Even better, Dell promises that the battery for the non-touchscreen version of the XPS 13 will last 15 hours (two hours less for the touchscreen version). Even if that’s exaggerated, you can expect long battery life.
And best: the version of the XPS 13 that you want, with a Core i5 processor, is under a thousand dollars, far less than the pricey Thinkpad X1 Carbon.
The display on that $999 XPS 13 has a resolution of 1920×1080, by the way, the sweet spot for working effectively in Windows without having text and icons become too small. As I mentioned in the article about the Thinkpad X1 Carbon, screen resolution is an area where bigger numbers are not necessarily better. You can configure far more expensive versions of the XPS with a higher resolution 3200×1800 touchscreen, but I’m not sure it’s a good idea.

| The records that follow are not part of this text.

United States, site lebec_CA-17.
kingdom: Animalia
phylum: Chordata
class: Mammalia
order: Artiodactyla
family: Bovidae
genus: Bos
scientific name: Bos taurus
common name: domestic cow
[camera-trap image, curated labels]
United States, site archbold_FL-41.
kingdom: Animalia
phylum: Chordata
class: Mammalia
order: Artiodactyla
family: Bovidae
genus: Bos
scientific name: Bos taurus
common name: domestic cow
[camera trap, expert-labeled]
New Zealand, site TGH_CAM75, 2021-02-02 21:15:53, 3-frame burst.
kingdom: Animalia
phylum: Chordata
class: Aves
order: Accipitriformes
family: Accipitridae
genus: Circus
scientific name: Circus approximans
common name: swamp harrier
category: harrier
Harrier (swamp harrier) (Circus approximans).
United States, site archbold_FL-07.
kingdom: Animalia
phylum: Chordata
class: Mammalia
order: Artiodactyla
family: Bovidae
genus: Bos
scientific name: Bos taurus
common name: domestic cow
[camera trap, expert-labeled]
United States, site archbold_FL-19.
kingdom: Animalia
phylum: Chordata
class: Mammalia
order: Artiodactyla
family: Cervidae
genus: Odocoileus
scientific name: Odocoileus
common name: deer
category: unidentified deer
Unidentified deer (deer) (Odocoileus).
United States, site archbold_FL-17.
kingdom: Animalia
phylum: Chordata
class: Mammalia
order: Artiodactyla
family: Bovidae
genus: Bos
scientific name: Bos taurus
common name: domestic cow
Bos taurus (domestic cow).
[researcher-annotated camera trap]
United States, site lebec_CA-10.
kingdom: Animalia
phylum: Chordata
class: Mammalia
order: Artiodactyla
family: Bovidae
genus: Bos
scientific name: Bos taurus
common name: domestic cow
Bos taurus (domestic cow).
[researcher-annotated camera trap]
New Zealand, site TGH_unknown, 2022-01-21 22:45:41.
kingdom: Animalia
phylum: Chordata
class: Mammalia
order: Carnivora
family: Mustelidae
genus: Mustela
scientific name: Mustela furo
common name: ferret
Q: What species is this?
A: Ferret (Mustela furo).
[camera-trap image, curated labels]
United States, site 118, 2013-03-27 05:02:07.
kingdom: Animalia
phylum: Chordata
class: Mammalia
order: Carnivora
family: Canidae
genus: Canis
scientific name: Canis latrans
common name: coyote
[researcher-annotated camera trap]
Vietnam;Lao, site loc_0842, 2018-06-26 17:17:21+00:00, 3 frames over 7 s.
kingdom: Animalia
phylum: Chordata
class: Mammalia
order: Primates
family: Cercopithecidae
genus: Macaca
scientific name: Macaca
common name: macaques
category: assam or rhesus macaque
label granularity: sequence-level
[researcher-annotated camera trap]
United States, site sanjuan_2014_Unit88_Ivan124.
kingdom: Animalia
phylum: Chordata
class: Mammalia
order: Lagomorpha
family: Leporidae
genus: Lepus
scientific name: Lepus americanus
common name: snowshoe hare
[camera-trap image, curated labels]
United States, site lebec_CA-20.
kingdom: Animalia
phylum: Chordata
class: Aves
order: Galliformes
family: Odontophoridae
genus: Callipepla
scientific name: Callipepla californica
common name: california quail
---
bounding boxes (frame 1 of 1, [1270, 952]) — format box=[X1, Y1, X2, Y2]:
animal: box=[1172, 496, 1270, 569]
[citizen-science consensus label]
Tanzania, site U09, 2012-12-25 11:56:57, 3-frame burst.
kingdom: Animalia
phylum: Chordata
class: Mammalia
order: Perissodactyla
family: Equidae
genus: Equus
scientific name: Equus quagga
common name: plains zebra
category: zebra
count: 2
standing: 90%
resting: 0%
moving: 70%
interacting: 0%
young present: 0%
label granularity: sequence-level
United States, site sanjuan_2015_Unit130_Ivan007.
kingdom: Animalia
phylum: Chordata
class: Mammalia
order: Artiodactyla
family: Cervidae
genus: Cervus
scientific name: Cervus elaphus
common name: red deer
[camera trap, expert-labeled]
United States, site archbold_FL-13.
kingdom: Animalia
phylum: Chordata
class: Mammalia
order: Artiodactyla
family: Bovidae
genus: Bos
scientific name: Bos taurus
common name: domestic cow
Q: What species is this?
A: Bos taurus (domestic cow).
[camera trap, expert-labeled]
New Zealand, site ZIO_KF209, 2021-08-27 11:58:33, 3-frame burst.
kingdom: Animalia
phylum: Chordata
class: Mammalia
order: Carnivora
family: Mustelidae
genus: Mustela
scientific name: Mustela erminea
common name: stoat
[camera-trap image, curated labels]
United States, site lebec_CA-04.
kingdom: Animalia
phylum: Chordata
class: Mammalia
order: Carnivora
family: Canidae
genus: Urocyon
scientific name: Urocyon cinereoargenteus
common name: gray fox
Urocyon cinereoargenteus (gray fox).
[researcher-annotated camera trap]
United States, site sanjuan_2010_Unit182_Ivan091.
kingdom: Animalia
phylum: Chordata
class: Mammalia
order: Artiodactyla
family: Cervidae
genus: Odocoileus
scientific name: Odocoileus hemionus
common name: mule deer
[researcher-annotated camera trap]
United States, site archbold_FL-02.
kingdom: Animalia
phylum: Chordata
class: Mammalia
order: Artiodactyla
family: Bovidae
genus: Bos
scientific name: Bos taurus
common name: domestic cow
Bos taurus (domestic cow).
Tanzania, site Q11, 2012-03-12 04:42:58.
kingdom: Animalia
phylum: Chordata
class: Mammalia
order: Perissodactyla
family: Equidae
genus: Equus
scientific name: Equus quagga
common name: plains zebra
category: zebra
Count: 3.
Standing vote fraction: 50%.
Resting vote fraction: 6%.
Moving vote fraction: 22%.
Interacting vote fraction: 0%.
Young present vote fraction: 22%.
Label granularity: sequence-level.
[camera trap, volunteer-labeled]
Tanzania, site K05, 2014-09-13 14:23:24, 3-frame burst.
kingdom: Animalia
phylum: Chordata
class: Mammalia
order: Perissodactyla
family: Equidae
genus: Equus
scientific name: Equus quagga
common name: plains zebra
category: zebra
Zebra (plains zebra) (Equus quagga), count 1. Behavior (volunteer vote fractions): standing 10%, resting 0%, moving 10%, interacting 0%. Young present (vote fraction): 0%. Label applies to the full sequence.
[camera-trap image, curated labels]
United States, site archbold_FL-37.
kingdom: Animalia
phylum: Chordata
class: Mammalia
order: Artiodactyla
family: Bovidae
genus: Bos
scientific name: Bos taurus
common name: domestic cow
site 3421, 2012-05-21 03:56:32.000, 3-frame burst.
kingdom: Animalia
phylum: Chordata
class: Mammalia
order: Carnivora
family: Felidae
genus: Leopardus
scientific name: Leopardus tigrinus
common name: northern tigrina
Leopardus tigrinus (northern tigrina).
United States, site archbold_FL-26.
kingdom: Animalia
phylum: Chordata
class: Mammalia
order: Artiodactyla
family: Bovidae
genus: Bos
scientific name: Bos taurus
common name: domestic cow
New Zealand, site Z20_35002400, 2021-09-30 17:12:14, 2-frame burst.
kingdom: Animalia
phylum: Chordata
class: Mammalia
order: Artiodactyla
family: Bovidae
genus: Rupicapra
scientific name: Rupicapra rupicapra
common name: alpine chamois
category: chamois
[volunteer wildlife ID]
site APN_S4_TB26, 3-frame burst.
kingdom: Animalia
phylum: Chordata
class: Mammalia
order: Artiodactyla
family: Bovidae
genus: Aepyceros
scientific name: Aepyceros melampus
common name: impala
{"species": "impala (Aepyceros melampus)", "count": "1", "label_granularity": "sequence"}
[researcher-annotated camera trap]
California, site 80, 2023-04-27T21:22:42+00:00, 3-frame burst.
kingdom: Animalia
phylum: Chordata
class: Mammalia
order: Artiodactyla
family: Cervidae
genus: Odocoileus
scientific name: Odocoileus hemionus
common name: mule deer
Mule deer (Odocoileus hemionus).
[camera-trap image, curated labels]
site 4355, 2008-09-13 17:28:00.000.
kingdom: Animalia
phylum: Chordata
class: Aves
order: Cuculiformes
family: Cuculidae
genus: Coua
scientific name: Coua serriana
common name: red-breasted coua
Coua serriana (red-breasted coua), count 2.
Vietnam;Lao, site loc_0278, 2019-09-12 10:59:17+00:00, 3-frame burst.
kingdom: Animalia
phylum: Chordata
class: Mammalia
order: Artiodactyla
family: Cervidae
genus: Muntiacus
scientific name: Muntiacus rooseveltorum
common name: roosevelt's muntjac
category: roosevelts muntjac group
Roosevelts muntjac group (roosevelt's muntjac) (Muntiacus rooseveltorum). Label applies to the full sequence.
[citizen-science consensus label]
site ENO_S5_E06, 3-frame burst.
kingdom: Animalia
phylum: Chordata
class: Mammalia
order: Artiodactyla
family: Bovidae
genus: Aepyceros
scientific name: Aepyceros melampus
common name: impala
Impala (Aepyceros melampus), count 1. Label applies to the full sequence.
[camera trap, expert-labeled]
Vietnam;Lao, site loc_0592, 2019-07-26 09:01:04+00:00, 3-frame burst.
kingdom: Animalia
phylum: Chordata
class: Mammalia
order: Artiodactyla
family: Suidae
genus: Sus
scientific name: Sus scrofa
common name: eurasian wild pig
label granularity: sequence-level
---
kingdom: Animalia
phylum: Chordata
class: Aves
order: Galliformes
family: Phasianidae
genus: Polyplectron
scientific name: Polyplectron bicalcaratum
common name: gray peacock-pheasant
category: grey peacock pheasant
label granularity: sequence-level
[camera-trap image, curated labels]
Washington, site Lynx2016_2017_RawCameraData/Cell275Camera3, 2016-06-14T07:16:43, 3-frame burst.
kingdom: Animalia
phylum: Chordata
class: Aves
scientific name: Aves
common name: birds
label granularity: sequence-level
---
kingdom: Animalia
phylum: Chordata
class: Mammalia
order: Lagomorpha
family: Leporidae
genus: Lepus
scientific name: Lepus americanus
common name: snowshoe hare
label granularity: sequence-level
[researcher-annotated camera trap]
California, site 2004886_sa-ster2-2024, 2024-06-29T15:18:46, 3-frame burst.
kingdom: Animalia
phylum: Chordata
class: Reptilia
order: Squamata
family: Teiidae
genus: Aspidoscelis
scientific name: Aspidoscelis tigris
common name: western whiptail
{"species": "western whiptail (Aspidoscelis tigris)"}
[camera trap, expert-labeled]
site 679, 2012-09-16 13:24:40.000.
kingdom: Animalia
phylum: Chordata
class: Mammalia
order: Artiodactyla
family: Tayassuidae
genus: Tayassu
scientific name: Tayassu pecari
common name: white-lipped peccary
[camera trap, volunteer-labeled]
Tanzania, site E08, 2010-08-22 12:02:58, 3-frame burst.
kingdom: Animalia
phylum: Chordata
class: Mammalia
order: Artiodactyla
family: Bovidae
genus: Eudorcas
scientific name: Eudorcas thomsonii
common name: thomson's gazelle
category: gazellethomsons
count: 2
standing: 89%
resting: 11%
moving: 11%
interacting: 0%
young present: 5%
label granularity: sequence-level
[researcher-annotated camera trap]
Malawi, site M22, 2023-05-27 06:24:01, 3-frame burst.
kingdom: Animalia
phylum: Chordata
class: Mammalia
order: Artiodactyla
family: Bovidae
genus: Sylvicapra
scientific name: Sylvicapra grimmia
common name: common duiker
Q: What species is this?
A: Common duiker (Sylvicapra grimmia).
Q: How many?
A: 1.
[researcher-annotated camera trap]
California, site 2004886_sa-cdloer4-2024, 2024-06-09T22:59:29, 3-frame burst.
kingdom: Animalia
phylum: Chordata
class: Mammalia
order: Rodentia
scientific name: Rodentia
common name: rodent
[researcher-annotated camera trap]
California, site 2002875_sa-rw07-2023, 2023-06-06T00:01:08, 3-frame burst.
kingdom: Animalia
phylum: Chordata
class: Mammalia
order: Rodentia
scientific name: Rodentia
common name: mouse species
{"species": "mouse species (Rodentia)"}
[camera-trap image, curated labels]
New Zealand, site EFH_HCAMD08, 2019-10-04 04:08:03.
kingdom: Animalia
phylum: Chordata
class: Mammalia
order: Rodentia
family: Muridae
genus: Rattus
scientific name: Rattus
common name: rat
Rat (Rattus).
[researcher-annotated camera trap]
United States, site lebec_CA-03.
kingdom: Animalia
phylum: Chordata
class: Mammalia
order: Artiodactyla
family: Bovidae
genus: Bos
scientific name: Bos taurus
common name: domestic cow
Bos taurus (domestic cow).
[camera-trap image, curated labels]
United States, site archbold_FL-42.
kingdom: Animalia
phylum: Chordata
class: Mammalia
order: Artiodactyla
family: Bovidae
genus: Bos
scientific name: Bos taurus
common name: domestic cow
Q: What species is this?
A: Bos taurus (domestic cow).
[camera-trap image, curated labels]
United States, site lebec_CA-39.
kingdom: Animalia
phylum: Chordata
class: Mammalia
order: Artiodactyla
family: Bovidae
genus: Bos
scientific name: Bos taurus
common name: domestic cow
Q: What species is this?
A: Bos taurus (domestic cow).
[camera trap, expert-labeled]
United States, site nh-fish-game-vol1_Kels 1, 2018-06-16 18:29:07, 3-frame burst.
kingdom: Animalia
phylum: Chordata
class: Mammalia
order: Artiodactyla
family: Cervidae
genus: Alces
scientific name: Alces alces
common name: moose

Now step back and take a look at the laptop industry at the beginning of 2015. Laptop sales are on the upswing. The manufacturers look energized. The Lenovo Thinkpad X1 Carbon and Dell XPS 13 are standouts but there are many more laptops in the pipeline with exciting designs and great features, at every price point. Some examples:
• Lenovo also announced the Lavie HZ550, the world’s lightest laptop at 1.72 pounds. From Engadget: “It’s impossible to convey in a photo how light Lenovo’s new ultraportable, the LaVie HZ550, is. So instead I’ll say this: When I first picked it up, I was sure I was handling a prototype; some sort of dummy unit without any actual components inside.”
• Dell showed updates to the Alienware 15” and 17” gaming laptops that are cheaper and 20% lighter than their predecessors.
• Samsung continues to improve the blade-thin Ativ Book 9 laptop.
• Apple is expected to announce a refreshed version of the MacBook Air, originally scheduled for last fall but delayed when Intel could not deliver the new Broadwell chipset on time. Expect it to be thinner and lighter in a smaller case. Apple has been one of the worst offenders for oversized bezels; it will be interesting to see if they follow Dell’s lead and reduce the bezel on the next MacBook Air. And who knows? Maybe Apple will drop the price a bit.
• HP is setting the standard for low-priced laptops with the Stream 11 and 13, which are far better than you would expect for the price, starting at only $299.
The products in between the low and high ends of the market look like significant improvements from previous years. They’ll be thinner, lighter, and have better battery life than ever before, across the board. Perhaps we can finally get away from huge six-pound laptops with two-hour batteries.
The XPS 13 is available now, and the Thinkpad X1 Carbon is scheduled to be on sale later this month. If your budget doesn’t stretch that far, you might want to delay your shopping for 1-2 months while the manufacturers refresh their lineups.